More women are trading in board meetings and power lunches for story time and baby bottles. According to the Census Bureau, the number of children being cared for at home by their mothers has gone up 13 percent in the last 10 years.
There are no slow work days for Michelle Wood. The stay-at-home mother admits life has not turned out the way she imagined it would when she was back in college earning a marketing degree.
"At the time, no. You know you're young and you're ready to work. You're full of energy because you have a lot to offer companies."
Wood went to work after graduation, but when she got pregnant with her first child, everything changed. She wanted to stay home no matter what the sacrifice.
"The money. Of course after you're working and everything you're used to having, but that wasn't a consideration."

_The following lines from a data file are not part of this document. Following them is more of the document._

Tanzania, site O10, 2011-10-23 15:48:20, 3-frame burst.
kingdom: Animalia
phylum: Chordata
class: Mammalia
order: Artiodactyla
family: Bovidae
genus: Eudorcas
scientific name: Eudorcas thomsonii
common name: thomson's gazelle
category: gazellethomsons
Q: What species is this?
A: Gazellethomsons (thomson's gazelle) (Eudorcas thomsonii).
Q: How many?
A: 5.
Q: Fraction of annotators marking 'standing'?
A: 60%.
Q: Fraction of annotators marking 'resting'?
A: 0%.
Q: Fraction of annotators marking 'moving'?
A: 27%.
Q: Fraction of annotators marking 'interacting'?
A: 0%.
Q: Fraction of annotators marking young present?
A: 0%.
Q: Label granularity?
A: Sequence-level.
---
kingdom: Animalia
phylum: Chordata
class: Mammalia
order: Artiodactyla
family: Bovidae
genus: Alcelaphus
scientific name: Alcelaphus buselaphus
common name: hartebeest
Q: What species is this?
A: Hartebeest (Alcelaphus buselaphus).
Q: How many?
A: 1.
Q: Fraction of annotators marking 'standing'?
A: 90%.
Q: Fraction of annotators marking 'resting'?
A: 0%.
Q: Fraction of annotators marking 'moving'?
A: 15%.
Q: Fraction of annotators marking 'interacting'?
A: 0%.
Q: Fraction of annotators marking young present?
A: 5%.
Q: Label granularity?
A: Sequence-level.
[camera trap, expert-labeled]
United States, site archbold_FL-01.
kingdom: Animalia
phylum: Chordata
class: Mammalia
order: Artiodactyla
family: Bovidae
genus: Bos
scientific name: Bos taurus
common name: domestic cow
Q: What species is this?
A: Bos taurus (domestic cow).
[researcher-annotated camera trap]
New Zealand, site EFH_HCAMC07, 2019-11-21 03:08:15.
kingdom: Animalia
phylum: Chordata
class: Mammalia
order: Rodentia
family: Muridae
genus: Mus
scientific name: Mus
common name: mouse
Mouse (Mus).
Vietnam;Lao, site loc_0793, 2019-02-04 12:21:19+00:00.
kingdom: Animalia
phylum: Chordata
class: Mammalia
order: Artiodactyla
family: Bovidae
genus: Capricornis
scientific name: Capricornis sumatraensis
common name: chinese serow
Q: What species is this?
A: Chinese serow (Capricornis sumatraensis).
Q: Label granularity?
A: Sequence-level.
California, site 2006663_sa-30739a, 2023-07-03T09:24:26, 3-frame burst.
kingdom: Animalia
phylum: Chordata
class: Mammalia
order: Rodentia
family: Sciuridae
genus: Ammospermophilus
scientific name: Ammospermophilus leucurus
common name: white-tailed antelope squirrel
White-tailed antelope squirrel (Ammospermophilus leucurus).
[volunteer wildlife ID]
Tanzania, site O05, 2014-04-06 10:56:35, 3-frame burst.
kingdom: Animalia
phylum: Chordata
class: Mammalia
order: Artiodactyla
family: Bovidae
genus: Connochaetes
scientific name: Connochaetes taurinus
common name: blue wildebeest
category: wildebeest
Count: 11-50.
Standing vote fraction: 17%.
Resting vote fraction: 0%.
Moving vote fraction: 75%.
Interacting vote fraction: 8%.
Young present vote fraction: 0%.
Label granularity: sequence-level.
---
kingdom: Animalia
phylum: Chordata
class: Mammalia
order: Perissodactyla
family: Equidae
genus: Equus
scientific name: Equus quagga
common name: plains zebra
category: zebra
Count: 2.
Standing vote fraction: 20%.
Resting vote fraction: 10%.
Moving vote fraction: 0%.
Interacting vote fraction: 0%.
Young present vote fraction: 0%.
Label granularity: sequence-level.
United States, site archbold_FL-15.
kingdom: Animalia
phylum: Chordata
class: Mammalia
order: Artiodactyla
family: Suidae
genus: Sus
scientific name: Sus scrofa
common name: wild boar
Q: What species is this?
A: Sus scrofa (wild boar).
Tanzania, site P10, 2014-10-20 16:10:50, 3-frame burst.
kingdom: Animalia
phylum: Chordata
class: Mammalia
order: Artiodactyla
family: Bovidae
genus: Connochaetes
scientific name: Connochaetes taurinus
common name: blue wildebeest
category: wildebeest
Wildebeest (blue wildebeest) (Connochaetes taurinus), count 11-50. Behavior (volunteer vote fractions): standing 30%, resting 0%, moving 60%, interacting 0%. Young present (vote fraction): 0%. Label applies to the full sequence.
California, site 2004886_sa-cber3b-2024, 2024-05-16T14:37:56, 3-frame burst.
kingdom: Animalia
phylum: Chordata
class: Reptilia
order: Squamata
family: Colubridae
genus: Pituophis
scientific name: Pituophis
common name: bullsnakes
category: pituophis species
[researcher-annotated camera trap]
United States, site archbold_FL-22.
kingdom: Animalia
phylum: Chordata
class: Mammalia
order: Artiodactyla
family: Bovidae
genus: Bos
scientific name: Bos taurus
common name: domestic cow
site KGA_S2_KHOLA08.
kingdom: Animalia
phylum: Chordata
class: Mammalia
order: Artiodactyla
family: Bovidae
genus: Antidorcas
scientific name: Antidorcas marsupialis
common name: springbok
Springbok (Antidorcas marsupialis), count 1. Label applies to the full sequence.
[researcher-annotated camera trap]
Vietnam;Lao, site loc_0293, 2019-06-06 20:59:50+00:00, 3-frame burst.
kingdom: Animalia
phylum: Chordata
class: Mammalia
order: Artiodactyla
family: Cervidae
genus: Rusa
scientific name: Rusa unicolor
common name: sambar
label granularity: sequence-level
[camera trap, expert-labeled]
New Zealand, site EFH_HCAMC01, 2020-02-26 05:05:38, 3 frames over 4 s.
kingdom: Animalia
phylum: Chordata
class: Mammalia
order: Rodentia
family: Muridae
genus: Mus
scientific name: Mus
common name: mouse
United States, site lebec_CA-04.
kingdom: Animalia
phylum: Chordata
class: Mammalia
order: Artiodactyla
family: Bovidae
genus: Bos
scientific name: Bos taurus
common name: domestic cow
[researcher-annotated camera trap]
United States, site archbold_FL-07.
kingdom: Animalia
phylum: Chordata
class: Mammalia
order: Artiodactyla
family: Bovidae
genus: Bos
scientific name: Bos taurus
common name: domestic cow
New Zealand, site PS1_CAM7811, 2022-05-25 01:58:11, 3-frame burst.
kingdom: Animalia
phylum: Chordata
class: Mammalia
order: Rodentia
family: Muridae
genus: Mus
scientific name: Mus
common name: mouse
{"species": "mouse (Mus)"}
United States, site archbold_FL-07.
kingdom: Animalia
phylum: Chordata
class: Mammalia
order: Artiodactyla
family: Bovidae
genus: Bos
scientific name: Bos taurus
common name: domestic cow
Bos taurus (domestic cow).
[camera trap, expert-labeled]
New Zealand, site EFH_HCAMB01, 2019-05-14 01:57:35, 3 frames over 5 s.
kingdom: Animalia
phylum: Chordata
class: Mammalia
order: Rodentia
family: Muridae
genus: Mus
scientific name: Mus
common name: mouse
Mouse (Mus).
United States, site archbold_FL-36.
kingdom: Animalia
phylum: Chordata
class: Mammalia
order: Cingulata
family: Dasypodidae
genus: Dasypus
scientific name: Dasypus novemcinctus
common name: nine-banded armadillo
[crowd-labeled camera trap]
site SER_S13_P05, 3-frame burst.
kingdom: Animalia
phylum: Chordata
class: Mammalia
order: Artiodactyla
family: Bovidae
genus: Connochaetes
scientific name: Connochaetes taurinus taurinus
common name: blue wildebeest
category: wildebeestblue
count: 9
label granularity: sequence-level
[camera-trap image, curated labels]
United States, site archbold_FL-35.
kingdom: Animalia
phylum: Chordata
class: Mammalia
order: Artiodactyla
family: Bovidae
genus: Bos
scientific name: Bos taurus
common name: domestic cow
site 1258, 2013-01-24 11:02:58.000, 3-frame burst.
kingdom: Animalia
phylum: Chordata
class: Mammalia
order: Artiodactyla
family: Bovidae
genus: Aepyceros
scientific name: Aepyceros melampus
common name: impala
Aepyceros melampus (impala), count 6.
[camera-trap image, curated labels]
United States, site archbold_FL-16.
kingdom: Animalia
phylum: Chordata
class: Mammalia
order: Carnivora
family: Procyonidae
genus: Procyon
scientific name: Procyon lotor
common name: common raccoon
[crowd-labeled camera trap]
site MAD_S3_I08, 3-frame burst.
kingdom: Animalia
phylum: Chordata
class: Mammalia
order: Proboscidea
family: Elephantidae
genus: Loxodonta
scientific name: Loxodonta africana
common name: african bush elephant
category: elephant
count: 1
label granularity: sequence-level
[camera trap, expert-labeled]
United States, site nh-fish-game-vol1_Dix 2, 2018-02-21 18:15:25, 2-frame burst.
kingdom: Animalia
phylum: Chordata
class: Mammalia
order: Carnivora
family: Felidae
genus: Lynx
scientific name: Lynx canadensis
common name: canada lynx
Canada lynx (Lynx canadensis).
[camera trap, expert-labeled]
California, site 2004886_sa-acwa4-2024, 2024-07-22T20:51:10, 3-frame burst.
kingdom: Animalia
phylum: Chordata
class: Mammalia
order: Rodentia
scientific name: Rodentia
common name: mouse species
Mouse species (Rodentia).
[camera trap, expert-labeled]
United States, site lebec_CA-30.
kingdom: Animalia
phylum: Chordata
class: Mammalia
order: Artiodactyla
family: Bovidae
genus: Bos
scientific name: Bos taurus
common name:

Wood admits being at stay-at-home mother has its challenges. Watching after two small children and keeping on top of housework can feel overwhelming at times. Fortunately, she has found support from other moms who've made the same choice.
"Being inside with just them all day, you can certainly find yourself breaking at certain points. If have somebody that you can pick up they phone and say to them 'Hey, let's go.' Even if it's to go eat lunch or get out of the house for a little while or go to the movies."
Even on the chaotic days, Wood says she's knows time spent with 4-year-old Joshua and 2-year-old Caleb will yield something worth a lot more than a paycheck.